### DOCUMENT TEXT
In data analysis, a time series is a collection of data points organized in time. According to some definitions, the data points in a time series should be equally spaced, although this is not always the case. The varying definitions for a time series can be illustrated with three examples:

- A dataset compares the performance of athletes to their height. Since neither the performance of athletes nor their height relates to time, this is not a time series by any definition.
- A dataset compares the weather in a town to readings taken at random times of the year. Since time is one of the variables, but the intervals between the data points are not evenly spaced, this may or may not be a time series depending on the definition chosen.
- A dataset compares the weather in a town to reading taken at the same time every month. Since time is one of the variables, and the intervals between the data points are evenly spaced (one month apart), this is a time series by all definitions.

## What Is Time Series Analysis?

Time series analysis is the process of analyzing a time series. It is chiefly concerned with identifying three different aspects of the time series, which can be used to better clean, understand, and forecast the data. To do so, it may use a range of models which can process the time series.

## Factors in Time Series Analysis

When analyzing a time series, this form of data analysis involves identifying at least three insightful aspects of the data. These factors are autocorrelation, seasonality, and stationarity.

### Autocorrelation

In a time series, autocorrelation is the tendency of data observations and patterns to repeat themselves. If these observations and patterns repeat themselves at regular individuals, the result may also be known as seasonality.

### Seasonality

As touched on above, seasonality is when observations and patterns repeat themselves at regular intervals. The best example of seasonality would be a graph of temperatures across multiple years. During the summer, temperatures are high; during the winter, temperatures are low.

### Stationarity

Stationarity is a measure of how little a time series’ mean and variance changes over time. For example, if the temperatures measured across a period of ten years are of similar magnitude and variance — after accounting for the seasonality of the dataset — then the time series would be said to have high stationarity.

As a more illustrative example of stationarity, consider the effect of global warming on temperatures measured every month. Although the dataset may continue to show signs of autocorrelation and seasonality, the stationarity of the dataset would decrease due to a higher mean temperature and greater variance in temperatures (due to lower and higher extremes).

## Benefits of Time Series Analysis

Time series analysis has various benefits for the data analyst. From cleaning data to understanding it — and helping to forecast future data points — this is all achieved through the application of various time series models, which we’ll touch on later.

### OBJECTIVES
a – In the time series text, what are the three factors identified in time series analysis?
b – Reproduce the passage of the time series text starting at "As a more illustrative" and ending at "touch on later.".
The material that comes after this has nothing to do with the work here.

### GIVEN DATA
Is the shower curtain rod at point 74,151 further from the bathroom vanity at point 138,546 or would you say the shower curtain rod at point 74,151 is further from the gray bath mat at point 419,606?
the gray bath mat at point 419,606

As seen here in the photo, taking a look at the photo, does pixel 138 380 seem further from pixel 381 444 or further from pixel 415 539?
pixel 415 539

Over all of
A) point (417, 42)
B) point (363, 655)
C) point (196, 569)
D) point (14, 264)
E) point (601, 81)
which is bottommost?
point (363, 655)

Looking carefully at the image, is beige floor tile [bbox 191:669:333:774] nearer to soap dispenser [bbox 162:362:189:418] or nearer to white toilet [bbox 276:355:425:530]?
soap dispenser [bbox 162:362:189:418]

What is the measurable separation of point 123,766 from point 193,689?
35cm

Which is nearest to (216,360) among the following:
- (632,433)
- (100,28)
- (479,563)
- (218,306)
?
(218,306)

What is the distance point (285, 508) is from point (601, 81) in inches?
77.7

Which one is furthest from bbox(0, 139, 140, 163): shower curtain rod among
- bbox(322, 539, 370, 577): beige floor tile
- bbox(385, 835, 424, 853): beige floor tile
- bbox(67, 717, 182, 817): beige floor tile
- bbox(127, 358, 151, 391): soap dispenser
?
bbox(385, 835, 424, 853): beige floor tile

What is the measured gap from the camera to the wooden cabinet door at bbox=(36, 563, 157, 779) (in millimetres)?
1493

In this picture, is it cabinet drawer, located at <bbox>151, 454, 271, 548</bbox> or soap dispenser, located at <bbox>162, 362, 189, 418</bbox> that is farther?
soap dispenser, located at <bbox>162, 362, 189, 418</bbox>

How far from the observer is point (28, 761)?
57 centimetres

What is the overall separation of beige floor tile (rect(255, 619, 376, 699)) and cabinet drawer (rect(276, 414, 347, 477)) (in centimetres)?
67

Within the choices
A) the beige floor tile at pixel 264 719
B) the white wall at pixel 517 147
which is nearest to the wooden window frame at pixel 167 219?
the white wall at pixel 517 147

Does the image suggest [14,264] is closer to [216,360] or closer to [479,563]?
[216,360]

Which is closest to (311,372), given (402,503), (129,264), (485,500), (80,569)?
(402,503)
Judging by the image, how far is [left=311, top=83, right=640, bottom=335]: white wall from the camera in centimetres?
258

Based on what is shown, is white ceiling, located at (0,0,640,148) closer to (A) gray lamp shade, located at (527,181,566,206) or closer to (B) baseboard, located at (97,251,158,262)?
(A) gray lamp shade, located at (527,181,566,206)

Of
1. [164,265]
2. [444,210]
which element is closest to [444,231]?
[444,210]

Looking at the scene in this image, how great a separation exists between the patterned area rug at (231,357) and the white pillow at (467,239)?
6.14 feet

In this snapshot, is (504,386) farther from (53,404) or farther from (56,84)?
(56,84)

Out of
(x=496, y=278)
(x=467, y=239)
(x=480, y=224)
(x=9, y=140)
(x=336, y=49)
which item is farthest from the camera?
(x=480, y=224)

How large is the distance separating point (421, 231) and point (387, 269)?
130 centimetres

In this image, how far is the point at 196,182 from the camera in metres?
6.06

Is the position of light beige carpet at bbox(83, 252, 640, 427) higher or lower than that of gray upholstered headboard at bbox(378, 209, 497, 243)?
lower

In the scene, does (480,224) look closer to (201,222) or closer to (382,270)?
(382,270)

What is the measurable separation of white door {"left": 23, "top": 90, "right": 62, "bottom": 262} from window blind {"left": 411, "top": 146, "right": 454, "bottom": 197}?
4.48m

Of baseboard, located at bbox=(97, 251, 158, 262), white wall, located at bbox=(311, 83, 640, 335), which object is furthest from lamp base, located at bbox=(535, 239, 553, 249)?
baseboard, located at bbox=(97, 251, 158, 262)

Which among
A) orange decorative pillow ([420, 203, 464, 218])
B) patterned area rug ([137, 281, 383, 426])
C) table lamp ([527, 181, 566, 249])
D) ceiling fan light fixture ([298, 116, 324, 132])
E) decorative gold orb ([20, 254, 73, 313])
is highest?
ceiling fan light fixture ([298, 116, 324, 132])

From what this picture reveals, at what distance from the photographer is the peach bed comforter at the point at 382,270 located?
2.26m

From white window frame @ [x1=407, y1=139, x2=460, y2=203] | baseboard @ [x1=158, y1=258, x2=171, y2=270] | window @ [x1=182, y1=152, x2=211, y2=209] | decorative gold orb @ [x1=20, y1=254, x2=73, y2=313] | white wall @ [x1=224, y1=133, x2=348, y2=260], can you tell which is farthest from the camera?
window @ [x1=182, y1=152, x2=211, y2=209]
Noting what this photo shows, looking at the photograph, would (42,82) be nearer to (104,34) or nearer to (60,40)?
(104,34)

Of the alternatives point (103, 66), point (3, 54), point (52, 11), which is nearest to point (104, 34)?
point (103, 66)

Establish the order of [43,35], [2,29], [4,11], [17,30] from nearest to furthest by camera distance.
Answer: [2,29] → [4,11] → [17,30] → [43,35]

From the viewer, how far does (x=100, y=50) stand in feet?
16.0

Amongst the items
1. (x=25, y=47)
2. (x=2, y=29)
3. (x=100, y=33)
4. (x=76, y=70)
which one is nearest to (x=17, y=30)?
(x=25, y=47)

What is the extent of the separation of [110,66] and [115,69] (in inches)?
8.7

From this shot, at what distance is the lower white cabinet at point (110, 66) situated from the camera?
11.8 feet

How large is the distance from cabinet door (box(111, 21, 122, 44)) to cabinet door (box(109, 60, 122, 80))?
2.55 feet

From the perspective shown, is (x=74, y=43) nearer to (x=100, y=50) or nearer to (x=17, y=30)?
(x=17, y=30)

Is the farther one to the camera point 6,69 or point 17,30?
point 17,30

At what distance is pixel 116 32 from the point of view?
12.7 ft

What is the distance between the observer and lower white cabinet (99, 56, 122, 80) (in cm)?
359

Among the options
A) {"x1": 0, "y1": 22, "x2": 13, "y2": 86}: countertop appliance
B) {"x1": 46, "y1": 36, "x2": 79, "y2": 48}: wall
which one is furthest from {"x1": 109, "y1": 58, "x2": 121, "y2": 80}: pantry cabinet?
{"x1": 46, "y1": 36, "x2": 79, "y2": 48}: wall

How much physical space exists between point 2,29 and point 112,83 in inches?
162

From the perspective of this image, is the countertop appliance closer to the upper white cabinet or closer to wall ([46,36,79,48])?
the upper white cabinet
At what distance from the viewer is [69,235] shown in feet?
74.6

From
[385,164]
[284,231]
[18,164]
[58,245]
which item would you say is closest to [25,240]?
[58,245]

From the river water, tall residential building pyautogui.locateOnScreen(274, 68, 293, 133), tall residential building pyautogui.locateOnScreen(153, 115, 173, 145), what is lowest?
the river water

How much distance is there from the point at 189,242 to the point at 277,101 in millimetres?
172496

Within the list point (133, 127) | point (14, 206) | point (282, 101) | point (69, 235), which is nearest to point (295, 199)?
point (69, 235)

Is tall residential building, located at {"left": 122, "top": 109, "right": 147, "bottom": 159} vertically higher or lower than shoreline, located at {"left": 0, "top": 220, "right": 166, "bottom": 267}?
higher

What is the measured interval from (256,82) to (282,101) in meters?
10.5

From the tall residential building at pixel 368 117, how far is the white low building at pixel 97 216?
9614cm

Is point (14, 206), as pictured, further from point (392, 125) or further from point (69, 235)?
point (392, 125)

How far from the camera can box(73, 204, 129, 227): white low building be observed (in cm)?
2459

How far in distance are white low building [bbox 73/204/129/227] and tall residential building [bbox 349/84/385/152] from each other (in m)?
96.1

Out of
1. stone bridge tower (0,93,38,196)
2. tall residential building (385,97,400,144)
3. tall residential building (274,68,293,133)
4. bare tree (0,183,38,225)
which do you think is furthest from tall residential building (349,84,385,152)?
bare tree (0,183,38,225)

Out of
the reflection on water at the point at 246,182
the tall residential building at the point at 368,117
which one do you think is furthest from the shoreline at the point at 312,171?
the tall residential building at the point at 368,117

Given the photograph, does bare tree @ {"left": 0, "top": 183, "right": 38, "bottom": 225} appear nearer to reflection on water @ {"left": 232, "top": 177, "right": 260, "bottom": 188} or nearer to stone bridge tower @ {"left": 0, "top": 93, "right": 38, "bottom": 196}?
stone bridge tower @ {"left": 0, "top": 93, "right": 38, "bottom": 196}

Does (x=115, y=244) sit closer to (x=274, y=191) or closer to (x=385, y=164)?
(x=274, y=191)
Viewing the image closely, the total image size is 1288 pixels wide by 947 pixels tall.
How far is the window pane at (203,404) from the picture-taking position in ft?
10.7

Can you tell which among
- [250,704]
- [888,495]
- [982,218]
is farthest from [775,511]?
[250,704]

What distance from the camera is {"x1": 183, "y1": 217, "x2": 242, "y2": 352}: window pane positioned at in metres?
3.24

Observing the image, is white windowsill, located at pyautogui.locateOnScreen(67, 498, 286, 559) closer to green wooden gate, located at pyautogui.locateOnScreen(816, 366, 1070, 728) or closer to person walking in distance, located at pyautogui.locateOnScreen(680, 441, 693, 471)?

### FINAL RESULTS
a – Autocorrelation, seasonality, and stationarity.

b –
As a more illustrative example of stationarity, consider the effect of global warming on temperatures measured every month. Although the dataset may continue to show signs of autocorrelation and seasonality, the stationarity of the dataset would decrease due to a higher mean temperature and greater variance in temperatures (due to lower and higher extremes).

## Benefits of Time Series Analysis

Time series analysis has various benefits for the data analyst. From cleaning data to understanding it — and helping to forecast future data points — this is all achieved through the application of various time series models, which we’ll touch on later.